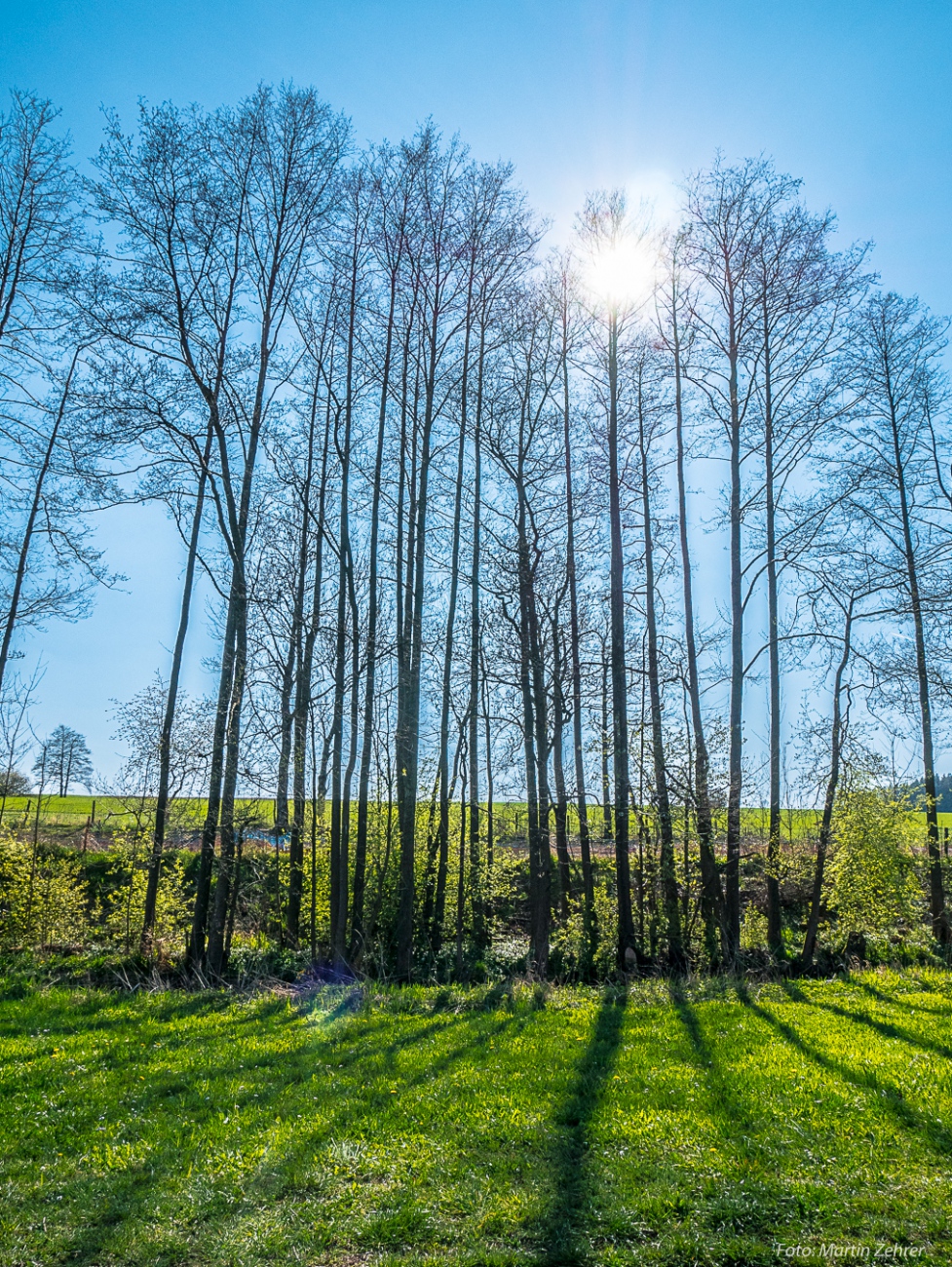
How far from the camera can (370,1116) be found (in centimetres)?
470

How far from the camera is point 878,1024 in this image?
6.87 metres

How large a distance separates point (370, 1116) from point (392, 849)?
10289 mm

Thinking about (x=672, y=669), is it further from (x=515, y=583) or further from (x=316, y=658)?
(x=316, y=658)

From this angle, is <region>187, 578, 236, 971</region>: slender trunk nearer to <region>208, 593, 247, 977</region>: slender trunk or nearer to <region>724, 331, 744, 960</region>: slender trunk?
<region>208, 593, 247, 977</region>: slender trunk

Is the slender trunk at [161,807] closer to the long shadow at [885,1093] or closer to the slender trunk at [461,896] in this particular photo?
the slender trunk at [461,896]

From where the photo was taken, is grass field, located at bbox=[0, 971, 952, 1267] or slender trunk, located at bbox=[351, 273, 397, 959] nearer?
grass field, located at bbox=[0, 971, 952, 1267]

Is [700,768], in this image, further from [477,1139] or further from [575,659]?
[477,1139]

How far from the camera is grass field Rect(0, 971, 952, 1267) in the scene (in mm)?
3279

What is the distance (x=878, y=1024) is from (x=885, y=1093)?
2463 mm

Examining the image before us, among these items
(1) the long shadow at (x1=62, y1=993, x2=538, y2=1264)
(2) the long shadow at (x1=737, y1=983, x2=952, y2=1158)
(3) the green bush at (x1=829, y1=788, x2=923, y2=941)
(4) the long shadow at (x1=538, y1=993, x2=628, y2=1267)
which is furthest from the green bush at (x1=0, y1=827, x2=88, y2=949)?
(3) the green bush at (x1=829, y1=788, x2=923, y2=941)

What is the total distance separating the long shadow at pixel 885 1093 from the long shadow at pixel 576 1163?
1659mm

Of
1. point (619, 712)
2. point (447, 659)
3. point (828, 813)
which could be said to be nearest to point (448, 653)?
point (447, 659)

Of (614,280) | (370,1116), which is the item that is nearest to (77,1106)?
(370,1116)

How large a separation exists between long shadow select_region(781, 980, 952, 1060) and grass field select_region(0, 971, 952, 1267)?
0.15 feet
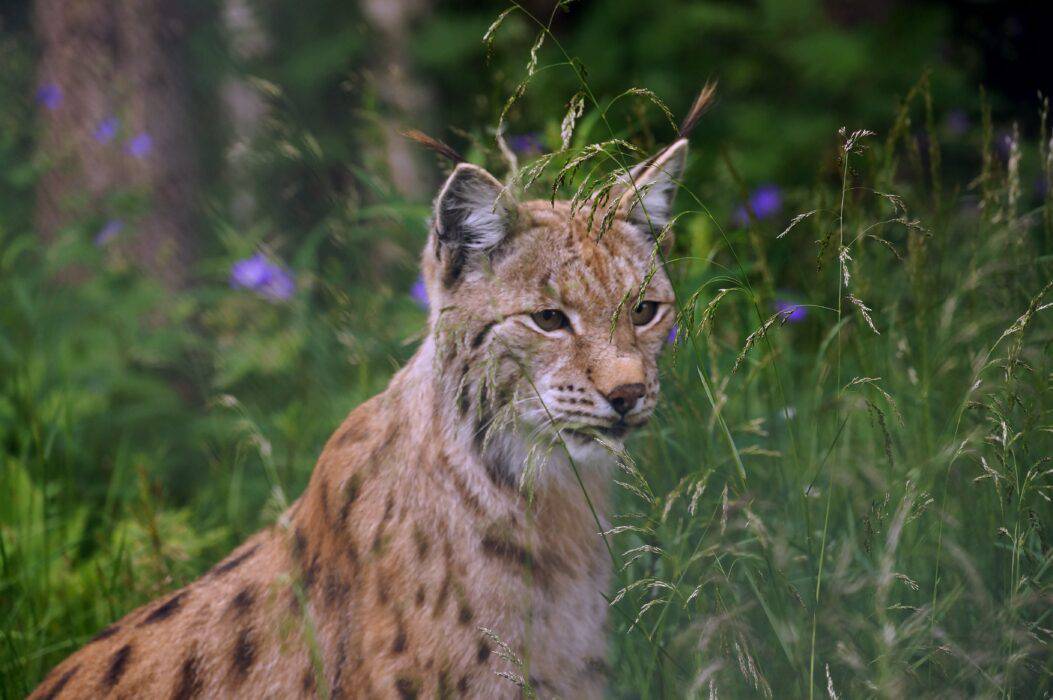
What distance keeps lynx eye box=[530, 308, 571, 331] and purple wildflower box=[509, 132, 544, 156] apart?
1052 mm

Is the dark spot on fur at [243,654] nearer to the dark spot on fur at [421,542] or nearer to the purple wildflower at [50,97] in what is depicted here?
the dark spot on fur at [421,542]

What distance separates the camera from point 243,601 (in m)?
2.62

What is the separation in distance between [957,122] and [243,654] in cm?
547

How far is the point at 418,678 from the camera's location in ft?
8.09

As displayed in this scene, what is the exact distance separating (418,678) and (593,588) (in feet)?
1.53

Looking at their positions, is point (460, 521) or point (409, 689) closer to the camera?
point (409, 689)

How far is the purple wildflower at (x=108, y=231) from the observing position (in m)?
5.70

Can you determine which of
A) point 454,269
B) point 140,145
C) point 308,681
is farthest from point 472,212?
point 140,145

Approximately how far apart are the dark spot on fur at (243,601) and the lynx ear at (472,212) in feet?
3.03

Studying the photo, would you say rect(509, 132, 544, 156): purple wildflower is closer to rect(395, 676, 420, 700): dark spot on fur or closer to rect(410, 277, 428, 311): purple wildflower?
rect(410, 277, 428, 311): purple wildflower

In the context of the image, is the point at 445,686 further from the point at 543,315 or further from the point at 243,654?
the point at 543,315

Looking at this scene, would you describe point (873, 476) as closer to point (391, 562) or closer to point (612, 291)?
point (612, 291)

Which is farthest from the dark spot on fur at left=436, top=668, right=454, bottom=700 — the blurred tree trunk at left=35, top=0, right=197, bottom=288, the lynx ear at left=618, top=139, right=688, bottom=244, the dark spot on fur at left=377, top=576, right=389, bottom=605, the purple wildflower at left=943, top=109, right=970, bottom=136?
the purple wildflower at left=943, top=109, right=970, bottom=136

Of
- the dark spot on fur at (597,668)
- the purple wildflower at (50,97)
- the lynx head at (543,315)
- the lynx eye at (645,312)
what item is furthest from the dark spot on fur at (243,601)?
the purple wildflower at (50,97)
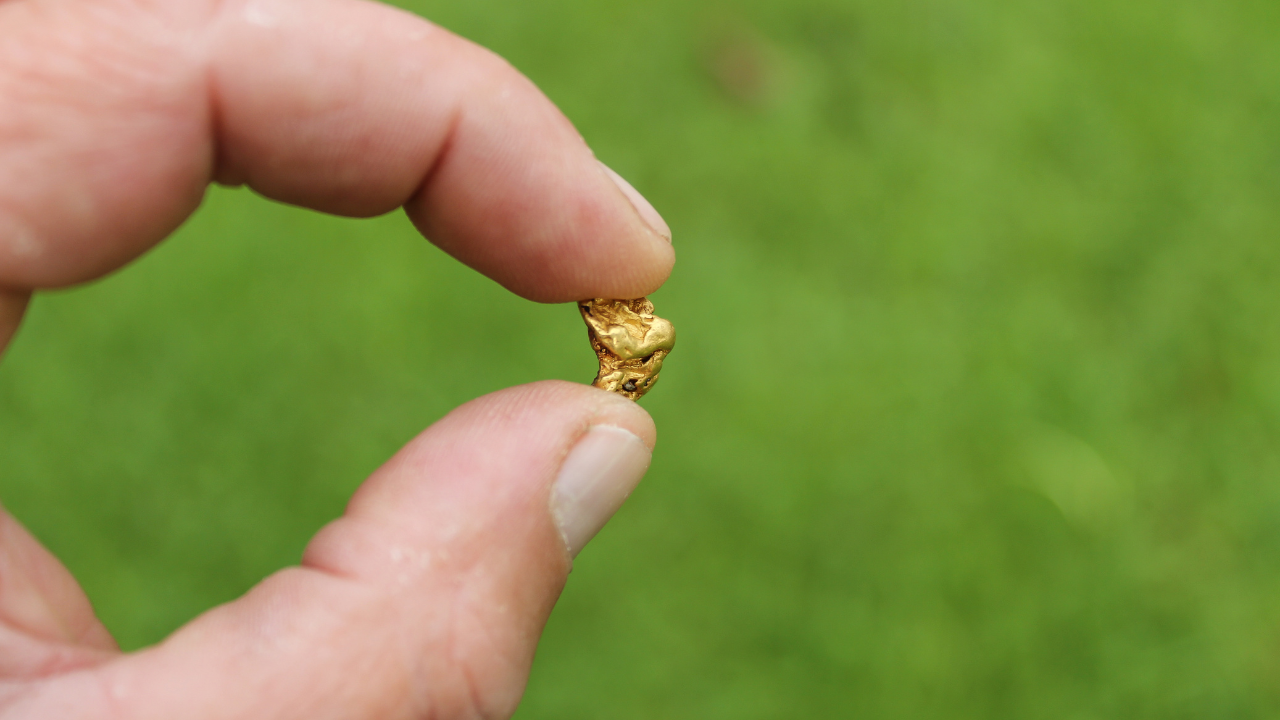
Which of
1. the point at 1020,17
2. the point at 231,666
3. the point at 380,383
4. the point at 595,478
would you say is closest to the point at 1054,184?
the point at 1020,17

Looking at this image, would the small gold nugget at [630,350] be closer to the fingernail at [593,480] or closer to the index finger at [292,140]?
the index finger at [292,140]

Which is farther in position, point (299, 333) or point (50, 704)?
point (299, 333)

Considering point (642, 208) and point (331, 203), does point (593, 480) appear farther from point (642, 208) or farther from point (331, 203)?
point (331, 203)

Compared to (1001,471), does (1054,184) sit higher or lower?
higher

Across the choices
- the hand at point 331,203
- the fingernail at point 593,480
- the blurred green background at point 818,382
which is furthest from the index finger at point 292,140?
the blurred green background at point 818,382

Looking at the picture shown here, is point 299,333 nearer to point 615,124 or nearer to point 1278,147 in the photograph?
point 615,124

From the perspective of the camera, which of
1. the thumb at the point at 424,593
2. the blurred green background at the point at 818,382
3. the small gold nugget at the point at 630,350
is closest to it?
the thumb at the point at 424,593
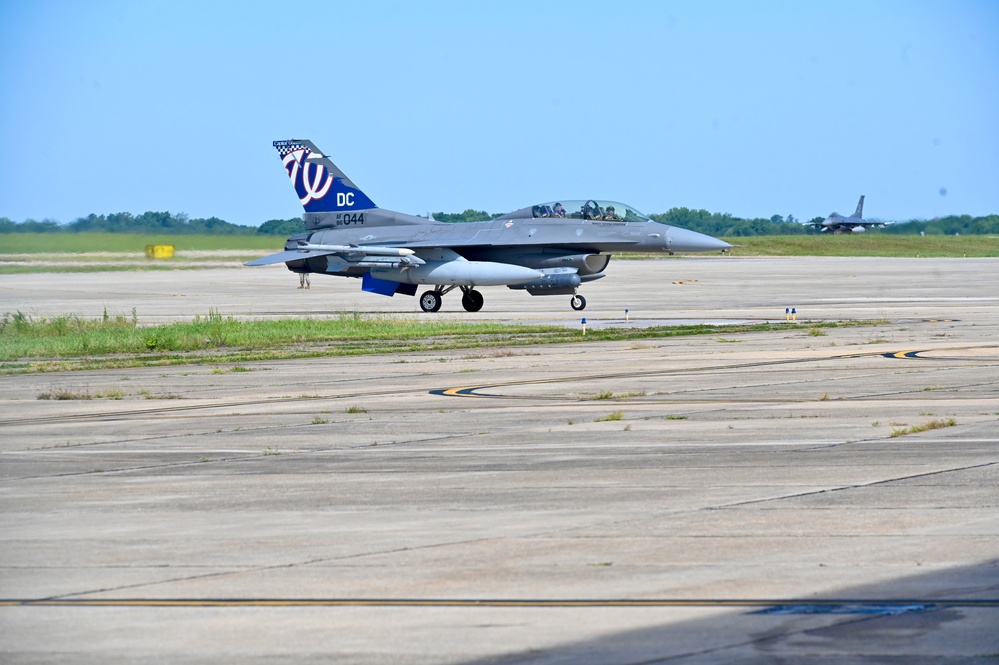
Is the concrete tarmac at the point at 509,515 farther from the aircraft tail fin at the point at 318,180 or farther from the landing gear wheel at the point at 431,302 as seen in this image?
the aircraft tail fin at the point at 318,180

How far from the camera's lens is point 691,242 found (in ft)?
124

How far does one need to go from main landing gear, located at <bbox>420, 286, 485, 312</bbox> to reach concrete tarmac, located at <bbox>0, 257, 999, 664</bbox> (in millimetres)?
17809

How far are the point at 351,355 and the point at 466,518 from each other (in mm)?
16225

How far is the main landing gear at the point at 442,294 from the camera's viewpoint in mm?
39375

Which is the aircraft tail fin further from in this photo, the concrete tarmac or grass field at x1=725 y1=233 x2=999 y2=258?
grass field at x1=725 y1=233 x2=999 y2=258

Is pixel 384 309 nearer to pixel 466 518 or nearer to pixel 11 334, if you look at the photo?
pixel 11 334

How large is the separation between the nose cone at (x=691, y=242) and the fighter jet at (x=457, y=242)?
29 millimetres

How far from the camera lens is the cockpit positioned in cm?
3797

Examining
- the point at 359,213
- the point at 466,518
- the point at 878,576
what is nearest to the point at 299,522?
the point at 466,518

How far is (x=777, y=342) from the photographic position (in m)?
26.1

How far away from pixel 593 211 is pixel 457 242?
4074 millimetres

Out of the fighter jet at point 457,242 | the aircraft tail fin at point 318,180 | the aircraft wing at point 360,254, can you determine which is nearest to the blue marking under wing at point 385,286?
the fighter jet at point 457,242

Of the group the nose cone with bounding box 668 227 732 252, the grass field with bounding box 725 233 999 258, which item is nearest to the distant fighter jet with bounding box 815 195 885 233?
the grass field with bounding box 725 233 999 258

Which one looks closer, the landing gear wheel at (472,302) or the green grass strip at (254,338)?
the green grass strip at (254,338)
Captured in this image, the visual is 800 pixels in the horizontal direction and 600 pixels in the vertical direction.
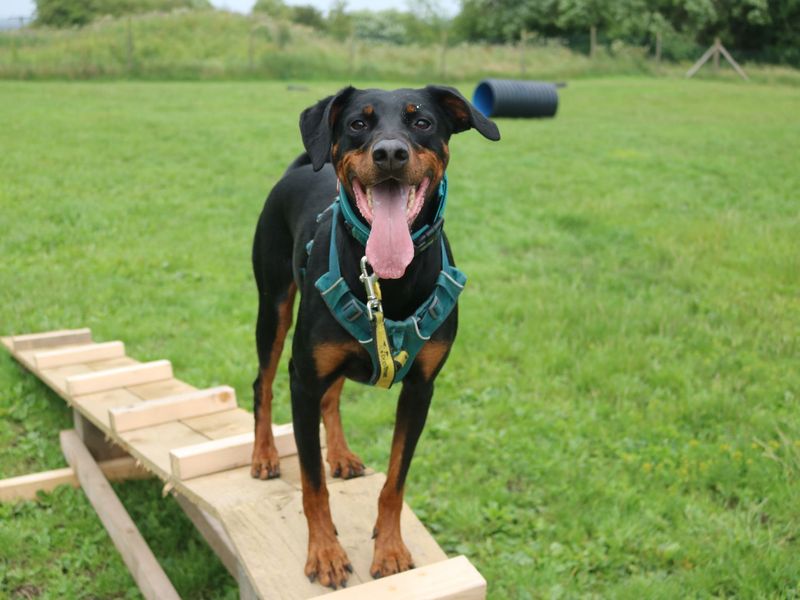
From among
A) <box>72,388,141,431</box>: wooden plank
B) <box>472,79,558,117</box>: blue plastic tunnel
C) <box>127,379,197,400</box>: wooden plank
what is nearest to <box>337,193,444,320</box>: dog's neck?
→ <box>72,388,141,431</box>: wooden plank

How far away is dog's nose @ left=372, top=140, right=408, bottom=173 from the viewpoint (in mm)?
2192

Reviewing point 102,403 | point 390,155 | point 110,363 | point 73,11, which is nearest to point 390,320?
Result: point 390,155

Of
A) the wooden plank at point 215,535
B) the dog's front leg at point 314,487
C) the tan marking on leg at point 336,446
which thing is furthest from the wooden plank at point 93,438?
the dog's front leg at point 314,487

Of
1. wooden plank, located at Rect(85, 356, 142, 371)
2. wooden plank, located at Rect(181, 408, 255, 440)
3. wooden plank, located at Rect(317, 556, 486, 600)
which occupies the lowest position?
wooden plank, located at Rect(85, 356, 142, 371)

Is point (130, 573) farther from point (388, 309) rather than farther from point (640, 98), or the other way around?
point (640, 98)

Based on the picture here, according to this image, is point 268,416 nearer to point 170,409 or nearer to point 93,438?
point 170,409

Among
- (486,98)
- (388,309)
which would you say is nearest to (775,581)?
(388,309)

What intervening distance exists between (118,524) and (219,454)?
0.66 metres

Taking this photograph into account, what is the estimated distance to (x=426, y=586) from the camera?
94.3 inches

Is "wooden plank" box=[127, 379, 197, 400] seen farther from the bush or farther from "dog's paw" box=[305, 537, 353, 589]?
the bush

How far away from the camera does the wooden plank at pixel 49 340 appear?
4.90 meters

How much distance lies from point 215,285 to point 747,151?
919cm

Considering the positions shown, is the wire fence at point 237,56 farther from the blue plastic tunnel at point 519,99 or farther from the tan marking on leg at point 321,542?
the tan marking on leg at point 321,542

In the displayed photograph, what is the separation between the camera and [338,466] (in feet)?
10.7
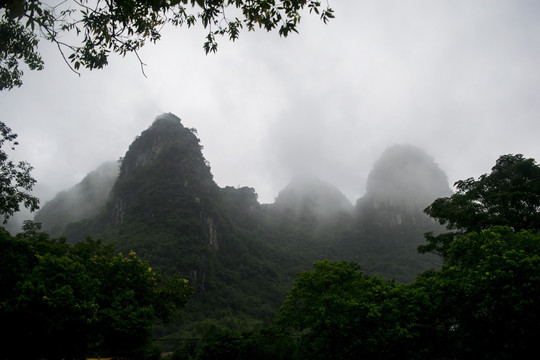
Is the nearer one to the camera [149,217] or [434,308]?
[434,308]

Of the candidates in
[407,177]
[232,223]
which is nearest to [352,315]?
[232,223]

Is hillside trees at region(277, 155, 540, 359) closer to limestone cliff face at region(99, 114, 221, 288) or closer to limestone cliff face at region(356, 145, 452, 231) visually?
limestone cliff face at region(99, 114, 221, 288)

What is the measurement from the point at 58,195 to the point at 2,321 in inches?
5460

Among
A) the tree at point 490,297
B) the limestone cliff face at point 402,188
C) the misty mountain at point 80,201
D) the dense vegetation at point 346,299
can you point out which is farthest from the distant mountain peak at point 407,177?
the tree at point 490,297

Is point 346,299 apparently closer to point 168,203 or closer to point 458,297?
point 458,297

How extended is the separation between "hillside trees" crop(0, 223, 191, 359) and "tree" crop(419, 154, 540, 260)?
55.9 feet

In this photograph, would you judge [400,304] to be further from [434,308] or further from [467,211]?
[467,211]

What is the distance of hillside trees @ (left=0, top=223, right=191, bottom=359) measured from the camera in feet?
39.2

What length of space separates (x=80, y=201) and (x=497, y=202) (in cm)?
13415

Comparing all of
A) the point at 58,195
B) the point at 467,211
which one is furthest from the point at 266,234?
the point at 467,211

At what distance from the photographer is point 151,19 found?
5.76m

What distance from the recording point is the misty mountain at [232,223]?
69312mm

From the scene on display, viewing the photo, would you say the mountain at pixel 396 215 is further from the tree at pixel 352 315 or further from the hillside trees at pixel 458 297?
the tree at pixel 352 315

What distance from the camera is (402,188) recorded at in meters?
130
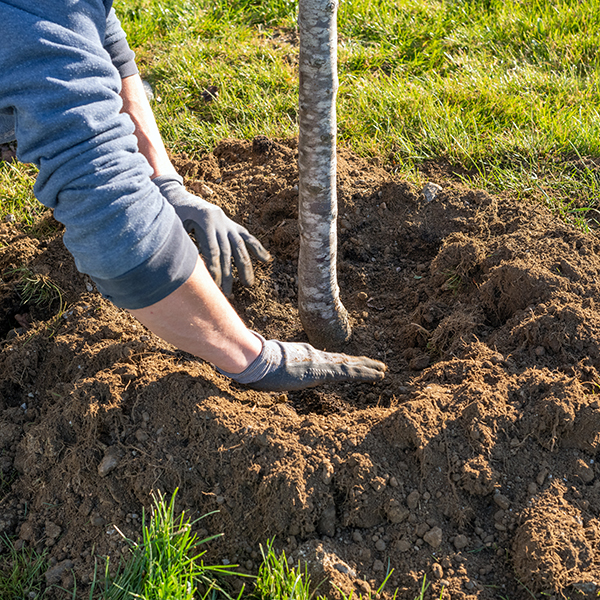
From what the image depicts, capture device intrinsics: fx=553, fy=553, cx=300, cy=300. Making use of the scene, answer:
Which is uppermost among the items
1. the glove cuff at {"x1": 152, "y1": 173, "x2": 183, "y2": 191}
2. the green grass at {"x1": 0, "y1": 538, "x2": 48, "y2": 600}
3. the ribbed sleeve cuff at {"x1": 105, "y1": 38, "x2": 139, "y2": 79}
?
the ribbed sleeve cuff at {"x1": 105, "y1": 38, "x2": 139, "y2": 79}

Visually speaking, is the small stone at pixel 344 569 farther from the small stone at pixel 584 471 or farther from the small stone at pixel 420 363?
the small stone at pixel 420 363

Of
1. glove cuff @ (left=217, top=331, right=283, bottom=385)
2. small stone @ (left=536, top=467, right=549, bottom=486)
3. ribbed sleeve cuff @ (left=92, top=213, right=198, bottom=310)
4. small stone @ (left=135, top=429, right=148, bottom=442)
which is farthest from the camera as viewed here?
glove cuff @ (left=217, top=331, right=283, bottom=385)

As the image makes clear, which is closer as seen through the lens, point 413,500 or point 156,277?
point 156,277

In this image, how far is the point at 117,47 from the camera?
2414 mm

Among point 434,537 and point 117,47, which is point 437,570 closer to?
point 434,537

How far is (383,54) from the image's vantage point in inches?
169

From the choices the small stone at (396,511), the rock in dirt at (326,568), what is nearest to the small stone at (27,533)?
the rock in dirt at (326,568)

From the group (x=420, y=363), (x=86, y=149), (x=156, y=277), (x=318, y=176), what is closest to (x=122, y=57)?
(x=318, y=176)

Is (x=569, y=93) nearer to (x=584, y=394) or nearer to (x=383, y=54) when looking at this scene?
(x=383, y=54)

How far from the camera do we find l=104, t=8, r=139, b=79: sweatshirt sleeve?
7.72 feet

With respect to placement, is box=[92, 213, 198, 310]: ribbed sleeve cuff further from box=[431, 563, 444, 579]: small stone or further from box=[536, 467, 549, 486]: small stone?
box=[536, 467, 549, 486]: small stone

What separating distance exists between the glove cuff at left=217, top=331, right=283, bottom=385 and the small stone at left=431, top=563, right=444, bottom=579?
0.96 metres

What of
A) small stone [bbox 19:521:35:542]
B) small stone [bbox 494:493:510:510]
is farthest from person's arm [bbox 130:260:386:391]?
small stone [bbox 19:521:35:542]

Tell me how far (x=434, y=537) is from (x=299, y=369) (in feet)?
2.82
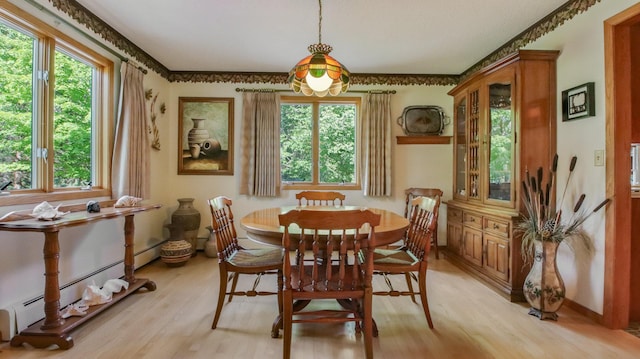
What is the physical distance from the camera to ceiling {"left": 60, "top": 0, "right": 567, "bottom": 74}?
● ● ●
> [TASK INSTRUCTIONS]: In the data above, find the line containing "As the image"; from there, please write out each line through the end, exactly, with the pictures omitted.

> [SOLVED EXERCISE]:
As the image makes clear, which is closer as seen through the lens, point 413,500 or point 156,277?
point 156,277

In this image, how far is the point at 117,47 from the camera?
2414 mm

Among point 434,537 and point 117,47, which is point 437,570 closer to?
point 434,537

How far is (383,54) from the image's vantage point in inches?
169

From the choices the small stone at (396,511), the rock in dirt at (326,568), what is nearest to the small stone at (27,533)?
the rock in dirt at (326,568)

From the group (x=420, y=363), (x=86, y=149), (x=156, y=277), (x=318, y=176), what is closest to (x=122, y=57)?
(x=318, y=176)

Is (x=569, y=93) nearer to (x=584, y=394) or nearer to (x=383, y=54) when looking at this scene?
(x=383, y=54)

How far from the camera do we find l=104, t=8, r=139, b=79: sweatshirt sleeve?
7.72 feet

With respect to placement, is box=[92, 213, 198, 310]: ribbed sleeve cuff further from box=[431, 563, 444, 579]: small stone or further from box=[536, 467, 549, 486]: small stone?
box=[536, 467, 549, 486]: small stone

What separating distance exists between the glove cuff at left=217, top=331, right=283, bottom=385 and the small stone at left=431, top=563, right=444, bottom=579?
0.96 metres

What of
A) small stone [bbox 19:521:35:542]
B) small stone [bbox 494:493:510:510]
is farthest from person's arm [bbox 130:260:386:391]?
small stone [bbox 19:521:35:542]

Tell me how far (x=434, y=537) is from (x=299, y=369) (in feet)?
2.82
What is the physical distance from the camera to ceiling {"left": 60, "top": 0, "right": 567, "bottom": 74}?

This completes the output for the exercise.